Around 2004 things started to slow down a bit, but that is a relative term as compared to the first eight years in 3D graphics. I had written an article at my old site that covered what I had expected to be a problem in the years following. “Slowing Down the Process Migration” discussed the inevitable slowing of process node transitions due to issues in materials, design strategies, and plain old physics. Little did I know some of the major issues that plagued the 130 nm jump (migrating voids, design rule changes midstream, etc.) would be solved and we again returned to a very regular cadence of process improvements. 130 nm lead to 110, 90, 80, 65, 55, 45, 40, 32, and now 28 nm. Graphics products did not inhabit every node, but they hit all of the major ones (45 and 32 nm were absent from most graphics platforms).

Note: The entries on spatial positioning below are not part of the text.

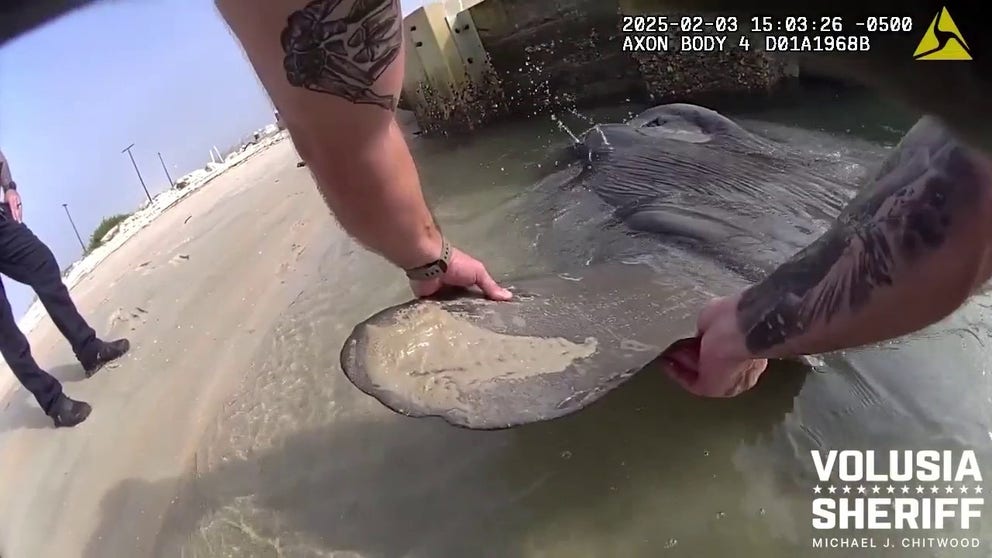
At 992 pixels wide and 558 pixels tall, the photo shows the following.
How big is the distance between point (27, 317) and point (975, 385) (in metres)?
2.78

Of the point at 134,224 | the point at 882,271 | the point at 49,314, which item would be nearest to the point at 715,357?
the point at 882,271

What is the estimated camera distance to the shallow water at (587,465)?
168cm

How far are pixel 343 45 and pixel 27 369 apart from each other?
5.78 ft

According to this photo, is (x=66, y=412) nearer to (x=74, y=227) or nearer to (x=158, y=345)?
(x=158, y=345)

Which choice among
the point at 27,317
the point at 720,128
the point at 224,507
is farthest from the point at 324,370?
the point at 720,128

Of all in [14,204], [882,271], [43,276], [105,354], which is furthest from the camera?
[105,354]

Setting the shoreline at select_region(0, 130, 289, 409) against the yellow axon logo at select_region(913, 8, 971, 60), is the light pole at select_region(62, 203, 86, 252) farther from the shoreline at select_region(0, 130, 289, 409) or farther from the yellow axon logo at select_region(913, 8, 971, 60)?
the yellow axon logo at select_region(913, 8, 971, 60)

So where are we at now? In 2003 the top end product was the Radeon 9800 XT running at 412 MHz and was comprised of 117 million transistors using TSMC’s highly optimized 150 nm process. Today we are looking at the GTX TITAN based on the NVIDIA GK110 processor that weighs in at 7 billion transistors and around 850 MHz. This represents twice the raw clockspeed and an astonishing 70 times more complex in transistor design in the span of ten years. It is absolutely no wonder that we are spoiled by the constant stream of new products that advance the state of the art on a yearly basis with a major process node improvement every 18 months or so.
With this highly aggressive pace from year to year, why are we in graphics name only refresh-land right now? I am starting to see a lot of commenters discussing their displeasure at both NVIDIA and AMD for their lack of a true, next-generation GPU. The GK104 that originally powered the GTX 680 has morphed into a variety of products including the GTX 770 and GTX 760. The GTX TITAN based on GK110 was released last year and it has been repurposed for the GTX 780. AMD refreshed their lineups with last year’s Tahiti and Pitcairn chips, and the top end Hawaii chip (R9 290X) only reaches the complexity of last year’s GK110. These parts are all based on TSMC’s 28 nm process. Where exactly are the new chips and why aren’t we at 20 nm yet?